What needs to be done
Reproduce exactly the lines beginning with the line that contains "The picture captured" and ending at the final line of the material below.

Provided records
= = = = = = =

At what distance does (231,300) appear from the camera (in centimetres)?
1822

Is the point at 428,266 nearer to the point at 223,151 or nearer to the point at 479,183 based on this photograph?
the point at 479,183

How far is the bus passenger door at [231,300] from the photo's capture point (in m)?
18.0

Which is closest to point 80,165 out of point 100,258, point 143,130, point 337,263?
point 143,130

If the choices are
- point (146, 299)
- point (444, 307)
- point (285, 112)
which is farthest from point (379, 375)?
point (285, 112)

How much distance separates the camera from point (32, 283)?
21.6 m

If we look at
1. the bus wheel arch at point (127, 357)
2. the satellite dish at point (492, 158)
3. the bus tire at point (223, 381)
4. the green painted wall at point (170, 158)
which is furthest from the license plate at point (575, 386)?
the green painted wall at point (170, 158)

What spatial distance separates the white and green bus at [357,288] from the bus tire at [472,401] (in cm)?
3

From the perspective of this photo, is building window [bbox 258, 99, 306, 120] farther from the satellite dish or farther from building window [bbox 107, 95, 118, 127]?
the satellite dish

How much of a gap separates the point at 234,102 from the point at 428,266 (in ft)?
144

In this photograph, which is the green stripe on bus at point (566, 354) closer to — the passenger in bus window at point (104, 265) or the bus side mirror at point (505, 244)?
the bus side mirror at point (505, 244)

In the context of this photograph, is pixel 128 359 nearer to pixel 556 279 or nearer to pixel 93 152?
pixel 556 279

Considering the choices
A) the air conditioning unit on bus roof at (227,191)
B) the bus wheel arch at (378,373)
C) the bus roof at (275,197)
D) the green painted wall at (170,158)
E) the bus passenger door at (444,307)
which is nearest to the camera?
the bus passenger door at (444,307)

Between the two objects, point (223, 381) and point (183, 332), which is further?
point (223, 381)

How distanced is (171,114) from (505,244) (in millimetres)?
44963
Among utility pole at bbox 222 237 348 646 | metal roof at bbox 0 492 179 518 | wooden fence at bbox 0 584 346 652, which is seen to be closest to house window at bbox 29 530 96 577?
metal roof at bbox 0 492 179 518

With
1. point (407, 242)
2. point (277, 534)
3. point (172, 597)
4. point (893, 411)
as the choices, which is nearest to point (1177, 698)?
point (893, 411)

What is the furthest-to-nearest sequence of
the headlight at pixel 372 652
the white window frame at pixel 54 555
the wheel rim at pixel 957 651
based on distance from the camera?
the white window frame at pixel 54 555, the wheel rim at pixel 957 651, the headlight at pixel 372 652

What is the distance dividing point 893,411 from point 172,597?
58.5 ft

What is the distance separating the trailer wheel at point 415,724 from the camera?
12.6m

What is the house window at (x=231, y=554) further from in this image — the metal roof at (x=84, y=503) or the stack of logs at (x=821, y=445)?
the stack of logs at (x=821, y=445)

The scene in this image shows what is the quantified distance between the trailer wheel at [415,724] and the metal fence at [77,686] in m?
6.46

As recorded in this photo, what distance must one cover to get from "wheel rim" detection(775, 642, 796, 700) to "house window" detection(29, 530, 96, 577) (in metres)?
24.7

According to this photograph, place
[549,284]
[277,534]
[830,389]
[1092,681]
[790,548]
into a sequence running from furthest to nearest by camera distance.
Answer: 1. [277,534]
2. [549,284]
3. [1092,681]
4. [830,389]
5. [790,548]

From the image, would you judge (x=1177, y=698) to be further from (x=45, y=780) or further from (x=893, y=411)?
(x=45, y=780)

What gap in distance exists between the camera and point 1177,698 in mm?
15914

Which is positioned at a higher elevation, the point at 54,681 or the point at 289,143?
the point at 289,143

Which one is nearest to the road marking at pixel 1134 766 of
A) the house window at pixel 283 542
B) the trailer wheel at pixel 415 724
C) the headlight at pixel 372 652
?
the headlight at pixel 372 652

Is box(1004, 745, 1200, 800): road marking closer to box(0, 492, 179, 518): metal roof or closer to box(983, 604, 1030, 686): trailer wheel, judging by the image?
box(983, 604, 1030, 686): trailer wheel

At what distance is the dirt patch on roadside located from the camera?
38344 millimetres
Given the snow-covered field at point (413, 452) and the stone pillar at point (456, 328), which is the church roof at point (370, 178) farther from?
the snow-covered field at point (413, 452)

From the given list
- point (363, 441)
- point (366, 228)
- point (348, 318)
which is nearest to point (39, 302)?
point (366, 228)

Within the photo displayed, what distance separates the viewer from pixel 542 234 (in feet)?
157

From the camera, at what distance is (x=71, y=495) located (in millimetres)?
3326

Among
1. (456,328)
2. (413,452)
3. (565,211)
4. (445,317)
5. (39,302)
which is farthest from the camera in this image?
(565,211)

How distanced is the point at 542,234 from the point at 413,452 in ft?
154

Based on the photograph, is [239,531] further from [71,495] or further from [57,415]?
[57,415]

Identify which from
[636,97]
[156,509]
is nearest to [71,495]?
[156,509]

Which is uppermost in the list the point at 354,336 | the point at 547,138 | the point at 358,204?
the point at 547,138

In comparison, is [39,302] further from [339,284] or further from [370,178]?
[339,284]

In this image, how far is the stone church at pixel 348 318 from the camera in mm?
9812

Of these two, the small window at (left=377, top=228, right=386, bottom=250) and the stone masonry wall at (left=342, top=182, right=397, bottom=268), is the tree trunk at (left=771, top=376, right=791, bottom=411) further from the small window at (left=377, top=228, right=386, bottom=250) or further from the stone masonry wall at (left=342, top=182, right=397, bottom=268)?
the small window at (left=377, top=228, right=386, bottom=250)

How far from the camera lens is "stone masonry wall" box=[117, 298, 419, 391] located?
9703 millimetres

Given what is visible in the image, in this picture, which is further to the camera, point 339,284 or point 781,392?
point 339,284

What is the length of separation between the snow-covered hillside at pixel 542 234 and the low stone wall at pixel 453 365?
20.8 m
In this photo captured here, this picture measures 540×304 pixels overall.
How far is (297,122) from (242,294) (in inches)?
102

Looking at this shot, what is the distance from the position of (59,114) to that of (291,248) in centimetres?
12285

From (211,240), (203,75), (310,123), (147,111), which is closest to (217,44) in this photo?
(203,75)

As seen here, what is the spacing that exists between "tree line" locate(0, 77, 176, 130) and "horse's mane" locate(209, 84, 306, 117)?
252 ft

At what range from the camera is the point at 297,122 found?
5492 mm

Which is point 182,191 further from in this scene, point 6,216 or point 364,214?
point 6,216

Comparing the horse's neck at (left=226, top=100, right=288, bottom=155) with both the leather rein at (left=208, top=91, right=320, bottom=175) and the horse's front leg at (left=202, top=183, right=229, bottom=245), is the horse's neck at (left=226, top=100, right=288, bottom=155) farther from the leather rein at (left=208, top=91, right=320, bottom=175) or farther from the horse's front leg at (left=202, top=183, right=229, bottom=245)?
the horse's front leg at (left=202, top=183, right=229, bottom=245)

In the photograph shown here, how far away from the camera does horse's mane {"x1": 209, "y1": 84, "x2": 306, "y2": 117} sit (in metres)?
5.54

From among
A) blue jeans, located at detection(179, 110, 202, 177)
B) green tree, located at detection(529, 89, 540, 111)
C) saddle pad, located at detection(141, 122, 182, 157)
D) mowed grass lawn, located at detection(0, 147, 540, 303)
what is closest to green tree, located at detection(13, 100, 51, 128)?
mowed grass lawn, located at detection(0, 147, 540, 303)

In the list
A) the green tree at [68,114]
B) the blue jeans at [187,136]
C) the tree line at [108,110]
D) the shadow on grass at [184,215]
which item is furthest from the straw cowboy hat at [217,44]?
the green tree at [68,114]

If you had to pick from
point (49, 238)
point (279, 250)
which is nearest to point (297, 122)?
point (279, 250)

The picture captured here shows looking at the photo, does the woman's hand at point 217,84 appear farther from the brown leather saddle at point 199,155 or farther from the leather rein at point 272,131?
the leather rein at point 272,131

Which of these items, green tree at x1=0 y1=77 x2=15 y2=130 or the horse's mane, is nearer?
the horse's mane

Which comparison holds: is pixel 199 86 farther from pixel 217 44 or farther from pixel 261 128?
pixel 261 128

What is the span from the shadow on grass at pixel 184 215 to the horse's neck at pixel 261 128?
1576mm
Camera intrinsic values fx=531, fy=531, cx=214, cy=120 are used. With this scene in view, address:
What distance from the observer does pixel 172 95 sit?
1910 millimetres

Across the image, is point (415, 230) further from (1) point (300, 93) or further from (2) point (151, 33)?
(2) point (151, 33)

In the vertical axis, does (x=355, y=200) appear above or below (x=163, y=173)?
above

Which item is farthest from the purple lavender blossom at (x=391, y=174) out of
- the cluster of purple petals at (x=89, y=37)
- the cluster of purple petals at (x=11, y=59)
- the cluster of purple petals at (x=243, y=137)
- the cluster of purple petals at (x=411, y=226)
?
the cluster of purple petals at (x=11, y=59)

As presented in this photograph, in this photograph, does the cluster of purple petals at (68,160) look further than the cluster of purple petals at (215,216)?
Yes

= = = = = = =

Written answer
The picture captured here shows looking at the photo, does the woman's hand at point 217,84 appear farther from the brown leather saddle at point 199,155 or farther from the leather rein at point 272,131?
the leather rein at point 272,131

Which of these items, green tree at x1=0 y1=77 x2=15 y2=130 or the horse's mane, is nearer?
the horse's mane

Which comparison holds: is pixel 199 86 farther from pixel 217 44 or farther from pixel 261 128?
pixel 261 128

What is the span from the shadow on grass at pixel 184 215 to the horse's neck at pixel 261 128?
1576mm
Camera intrinsic values fx=531, fy=531, cx=214, cy=120 are used. With this scene in view, address:
What distance from the observer does pixel 172 95 sit?
1910 millimetres

Across the image, is point (415, 230) further from (1) point (300, 93) or further from (2) point (151, 33)?
(2) point (151, 33)

In the vertical axis, does (x=355, y=200) appear above or below (x=163, y=173)?
above

Which item is farthest from the purple lavender blossom at (x=391, y=174) out of
- the cluster of purple petals at (x=89, y=37)
- the cluster of purple petals at (x=11, y=59)
- the cluster of purple petals at (x=243, y=137)
- the cluster of purple petals at (x=411, y=226)
?
the cluster of purple petals at (x=11, y=59)

As presented in this photograph, in this photograph, does the cluster of purple petals at (68,160) look further than the cluster of purple petals at (215,216)?
Yes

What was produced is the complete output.